India’s largest telcos have ramped up security infrastructure to guard against hackers and cyber-attacks amid increasing focus on digitisation
India’s largest telcos have ramped up security infrastructure to guard against hackers and cyber-attacks amid increasing focus on digitisation, but experts stress that multiple aspects of a telecom network could be exploited by such criminals.
According to Gartner, enterprise security spending (hardware, software and services) in India is on pace to reach $1.12 billion in 2016, up 10.6% from $1.01 billion in 2015.
“We deflect close to 10 million threats per day to our network across India,” said Vodafone India, the country’s second largest telco, in an emailed response to queries from ET. It plans to launch its payments bank by March 2017.
Vodafone, which operates mobile wallet M-Pesa, said it is constantly finetuning security. For this, it uses cyber intelligence from internal and external sources as well as data mining and analytics processes identical to big data analysis.
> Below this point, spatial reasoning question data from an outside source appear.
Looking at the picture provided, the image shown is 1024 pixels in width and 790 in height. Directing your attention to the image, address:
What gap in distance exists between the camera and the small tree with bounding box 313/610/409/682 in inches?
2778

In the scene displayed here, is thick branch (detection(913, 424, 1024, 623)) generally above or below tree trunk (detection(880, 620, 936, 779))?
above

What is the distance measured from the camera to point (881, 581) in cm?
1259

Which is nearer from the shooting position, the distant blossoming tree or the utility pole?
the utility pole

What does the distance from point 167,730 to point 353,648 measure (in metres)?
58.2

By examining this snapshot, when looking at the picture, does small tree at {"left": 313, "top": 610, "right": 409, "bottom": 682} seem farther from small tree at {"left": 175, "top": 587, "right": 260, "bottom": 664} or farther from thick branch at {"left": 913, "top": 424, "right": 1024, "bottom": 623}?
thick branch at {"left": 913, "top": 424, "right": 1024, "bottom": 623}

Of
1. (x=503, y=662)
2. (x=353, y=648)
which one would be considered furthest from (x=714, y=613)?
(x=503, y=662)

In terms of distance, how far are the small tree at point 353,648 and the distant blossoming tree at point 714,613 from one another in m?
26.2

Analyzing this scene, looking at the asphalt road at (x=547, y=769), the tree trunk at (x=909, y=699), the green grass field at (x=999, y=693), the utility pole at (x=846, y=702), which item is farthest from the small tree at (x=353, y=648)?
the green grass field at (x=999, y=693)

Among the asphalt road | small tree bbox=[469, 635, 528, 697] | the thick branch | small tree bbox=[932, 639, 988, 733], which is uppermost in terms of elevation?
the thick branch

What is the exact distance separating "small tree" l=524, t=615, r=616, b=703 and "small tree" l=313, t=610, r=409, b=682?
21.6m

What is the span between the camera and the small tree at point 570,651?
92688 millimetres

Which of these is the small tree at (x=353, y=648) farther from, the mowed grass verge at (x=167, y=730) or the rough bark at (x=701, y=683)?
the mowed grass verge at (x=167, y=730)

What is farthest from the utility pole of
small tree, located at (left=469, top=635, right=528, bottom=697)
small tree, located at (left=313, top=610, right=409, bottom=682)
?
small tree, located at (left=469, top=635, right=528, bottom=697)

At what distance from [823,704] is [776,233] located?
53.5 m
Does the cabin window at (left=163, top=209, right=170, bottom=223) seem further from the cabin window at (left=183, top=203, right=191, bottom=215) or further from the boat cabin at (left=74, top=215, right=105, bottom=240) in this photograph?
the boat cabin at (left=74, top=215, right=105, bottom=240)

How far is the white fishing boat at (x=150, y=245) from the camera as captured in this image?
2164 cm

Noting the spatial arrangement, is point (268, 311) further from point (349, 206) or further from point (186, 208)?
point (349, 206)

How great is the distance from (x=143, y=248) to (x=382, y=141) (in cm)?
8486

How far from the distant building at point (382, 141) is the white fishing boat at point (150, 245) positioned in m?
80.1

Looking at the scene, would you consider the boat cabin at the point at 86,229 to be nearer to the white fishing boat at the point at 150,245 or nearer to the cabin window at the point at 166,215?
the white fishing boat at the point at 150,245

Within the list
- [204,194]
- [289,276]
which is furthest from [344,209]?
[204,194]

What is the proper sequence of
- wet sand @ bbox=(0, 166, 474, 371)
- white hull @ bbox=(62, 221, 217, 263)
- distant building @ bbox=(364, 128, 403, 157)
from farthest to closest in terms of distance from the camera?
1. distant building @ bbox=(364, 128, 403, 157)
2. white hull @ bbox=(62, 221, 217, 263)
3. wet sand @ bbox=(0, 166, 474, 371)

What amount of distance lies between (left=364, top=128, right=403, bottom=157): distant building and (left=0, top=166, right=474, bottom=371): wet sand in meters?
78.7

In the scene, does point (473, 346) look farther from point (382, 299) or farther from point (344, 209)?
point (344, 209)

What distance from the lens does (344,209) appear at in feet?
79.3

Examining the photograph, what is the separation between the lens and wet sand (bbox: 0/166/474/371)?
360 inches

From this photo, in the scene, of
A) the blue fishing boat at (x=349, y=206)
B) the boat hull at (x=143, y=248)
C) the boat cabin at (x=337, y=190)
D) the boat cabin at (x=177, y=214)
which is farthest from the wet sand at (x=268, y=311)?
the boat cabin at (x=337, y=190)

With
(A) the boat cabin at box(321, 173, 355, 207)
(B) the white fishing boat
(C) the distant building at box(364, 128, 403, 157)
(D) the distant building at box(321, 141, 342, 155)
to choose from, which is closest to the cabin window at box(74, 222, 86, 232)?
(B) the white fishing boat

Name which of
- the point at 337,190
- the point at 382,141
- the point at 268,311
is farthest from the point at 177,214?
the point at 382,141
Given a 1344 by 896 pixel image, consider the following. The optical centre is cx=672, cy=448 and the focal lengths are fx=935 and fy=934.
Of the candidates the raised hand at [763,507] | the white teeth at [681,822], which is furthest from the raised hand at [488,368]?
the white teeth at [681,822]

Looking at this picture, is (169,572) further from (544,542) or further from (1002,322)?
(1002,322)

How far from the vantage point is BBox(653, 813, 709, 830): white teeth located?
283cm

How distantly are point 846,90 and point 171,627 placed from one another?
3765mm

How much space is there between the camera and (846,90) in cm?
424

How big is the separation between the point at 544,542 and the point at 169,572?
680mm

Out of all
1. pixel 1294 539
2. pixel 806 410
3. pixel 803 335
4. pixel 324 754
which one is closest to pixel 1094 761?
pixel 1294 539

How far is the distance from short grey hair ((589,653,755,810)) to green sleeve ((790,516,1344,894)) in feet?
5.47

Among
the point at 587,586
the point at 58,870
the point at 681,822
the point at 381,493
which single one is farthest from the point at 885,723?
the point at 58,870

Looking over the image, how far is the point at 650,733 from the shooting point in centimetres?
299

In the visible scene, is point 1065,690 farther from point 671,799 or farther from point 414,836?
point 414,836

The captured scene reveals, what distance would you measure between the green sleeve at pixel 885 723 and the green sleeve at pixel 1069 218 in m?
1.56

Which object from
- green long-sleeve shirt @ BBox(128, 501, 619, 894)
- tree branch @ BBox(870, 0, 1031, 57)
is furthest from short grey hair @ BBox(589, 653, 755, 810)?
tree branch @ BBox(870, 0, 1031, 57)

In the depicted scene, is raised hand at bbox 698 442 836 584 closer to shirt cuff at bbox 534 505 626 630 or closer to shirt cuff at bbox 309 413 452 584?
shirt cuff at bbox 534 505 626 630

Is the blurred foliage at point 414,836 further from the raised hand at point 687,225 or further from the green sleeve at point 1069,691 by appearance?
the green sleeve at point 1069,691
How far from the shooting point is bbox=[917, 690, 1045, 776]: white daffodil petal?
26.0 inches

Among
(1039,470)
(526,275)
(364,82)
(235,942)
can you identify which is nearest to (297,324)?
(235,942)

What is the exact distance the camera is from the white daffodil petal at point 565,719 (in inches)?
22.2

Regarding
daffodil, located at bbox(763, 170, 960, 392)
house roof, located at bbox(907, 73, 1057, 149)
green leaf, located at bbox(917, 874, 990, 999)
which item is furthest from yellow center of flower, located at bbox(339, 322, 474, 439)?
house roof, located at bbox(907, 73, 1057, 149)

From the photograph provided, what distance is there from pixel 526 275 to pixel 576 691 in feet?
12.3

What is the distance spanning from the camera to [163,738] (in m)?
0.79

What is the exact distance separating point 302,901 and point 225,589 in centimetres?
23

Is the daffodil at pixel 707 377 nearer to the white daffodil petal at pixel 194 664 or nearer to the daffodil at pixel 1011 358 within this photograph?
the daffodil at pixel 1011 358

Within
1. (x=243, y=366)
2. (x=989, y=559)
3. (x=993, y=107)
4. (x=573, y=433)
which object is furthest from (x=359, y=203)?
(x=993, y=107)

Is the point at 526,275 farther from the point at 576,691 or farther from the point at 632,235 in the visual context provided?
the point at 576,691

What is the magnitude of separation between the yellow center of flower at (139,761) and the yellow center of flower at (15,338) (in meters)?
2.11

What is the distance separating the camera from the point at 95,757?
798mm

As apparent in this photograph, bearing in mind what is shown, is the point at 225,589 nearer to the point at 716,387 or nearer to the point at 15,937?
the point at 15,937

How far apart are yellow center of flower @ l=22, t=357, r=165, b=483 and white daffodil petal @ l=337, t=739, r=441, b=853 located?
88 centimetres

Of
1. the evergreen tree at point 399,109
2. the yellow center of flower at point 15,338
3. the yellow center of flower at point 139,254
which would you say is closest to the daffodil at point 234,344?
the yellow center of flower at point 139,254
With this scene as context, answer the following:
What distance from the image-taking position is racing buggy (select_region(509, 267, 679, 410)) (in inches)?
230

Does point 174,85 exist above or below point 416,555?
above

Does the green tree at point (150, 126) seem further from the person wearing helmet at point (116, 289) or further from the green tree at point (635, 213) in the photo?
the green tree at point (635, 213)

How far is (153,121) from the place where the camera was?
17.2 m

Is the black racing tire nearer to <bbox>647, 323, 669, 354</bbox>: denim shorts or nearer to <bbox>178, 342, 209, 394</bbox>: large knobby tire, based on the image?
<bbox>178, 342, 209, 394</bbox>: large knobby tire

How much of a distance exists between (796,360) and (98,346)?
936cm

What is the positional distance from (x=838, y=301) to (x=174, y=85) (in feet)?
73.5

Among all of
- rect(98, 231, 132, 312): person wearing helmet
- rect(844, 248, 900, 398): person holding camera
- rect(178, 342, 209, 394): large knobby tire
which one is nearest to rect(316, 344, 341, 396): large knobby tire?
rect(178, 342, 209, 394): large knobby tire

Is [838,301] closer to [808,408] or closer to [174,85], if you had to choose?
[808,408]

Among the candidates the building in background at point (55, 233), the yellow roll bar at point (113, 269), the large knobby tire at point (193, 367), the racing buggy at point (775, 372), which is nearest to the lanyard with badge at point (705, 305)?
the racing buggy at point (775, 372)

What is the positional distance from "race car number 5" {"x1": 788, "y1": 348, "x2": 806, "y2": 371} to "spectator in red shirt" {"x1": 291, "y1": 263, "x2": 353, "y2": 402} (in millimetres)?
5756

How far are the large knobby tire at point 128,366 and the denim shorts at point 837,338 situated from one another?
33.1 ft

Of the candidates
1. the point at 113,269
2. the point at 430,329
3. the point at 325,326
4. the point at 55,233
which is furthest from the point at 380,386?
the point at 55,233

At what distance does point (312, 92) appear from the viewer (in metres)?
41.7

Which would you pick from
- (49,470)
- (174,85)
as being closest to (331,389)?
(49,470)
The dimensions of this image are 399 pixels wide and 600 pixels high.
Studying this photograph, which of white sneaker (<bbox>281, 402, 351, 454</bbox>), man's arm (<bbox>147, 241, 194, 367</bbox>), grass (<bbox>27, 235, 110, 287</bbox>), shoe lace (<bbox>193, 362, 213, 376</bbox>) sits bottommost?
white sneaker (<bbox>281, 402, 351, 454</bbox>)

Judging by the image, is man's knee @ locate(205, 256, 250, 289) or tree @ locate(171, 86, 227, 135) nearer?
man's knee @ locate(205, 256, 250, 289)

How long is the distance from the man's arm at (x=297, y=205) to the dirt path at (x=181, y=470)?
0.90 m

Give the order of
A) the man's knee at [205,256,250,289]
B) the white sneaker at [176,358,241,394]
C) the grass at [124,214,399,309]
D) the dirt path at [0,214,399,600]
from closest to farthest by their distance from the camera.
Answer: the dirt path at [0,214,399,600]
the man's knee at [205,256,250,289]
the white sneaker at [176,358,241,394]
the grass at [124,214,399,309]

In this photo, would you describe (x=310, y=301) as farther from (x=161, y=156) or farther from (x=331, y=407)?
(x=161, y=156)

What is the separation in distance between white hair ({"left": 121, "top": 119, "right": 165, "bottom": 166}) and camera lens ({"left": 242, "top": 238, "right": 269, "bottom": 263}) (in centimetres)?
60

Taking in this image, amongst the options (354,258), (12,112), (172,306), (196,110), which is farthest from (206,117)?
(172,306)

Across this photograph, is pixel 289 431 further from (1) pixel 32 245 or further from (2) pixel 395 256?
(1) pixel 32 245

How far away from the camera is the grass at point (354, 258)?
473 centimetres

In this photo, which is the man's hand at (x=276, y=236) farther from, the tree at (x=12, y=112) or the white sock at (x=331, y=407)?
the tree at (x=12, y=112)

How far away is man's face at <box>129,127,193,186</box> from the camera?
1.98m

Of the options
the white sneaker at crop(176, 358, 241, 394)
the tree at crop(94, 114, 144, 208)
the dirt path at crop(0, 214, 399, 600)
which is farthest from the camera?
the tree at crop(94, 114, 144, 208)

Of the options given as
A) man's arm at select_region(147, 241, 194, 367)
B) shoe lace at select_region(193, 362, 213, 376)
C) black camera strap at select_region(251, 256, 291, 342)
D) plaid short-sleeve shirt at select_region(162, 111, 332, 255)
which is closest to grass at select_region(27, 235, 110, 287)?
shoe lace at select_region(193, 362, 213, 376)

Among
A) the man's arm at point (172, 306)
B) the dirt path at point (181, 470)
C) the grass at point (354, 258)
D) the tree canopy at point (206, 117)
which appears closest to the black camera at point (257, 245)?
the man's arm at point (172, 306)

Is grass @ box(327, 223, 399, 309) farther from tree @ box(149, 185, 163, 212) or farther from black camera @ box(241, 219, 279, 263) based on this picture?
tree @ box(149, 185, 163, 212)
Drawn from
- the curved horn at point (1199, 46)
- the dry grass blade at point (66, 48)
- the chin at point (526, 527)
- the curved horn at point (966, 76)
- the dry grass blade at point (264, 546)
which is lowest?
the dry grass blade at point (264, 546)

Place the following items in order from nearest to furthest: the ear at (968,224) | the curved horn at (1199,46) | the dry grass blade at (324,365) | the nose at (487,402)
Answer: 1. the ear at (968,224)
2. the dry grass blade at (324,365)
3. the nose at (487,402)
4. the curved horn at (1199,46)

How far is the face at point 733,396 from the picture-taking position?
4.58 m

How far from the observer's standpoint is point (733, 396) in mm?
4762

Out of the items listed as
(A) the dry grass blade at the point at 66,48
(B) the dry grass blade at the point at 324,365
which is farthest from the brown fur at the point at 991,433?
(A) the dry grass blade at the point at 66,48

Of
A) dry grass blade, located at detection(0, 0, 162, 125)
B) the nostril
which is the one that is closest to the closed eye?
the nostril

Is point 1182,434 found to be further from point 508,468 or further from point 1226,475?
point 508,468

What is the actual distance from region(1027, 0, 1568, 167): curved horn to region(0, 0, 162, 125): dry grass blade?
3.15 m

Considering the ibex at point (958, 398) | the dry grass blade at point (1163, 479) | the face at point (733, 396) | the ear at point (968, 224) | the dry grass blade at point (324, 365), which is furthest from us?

Market leader Bharti Airtel, which started its payments bank last month, said it too has beefed up security. “For securing financial transactions, we already have PCI/DSS certification for all payments we get on Airtel. This has been extended to the payments bank,” it said.
The telco is also collaborating closely with regulators, the government and industry bodies to detect attacks at emergent stage.
Airtel said it is helping customers — both feature and smartphone users — with advanced anti-money laundering and fraud management technologies that can help detect issues real time. It also employs ethical hackers who break into protected systems and networks to assess security.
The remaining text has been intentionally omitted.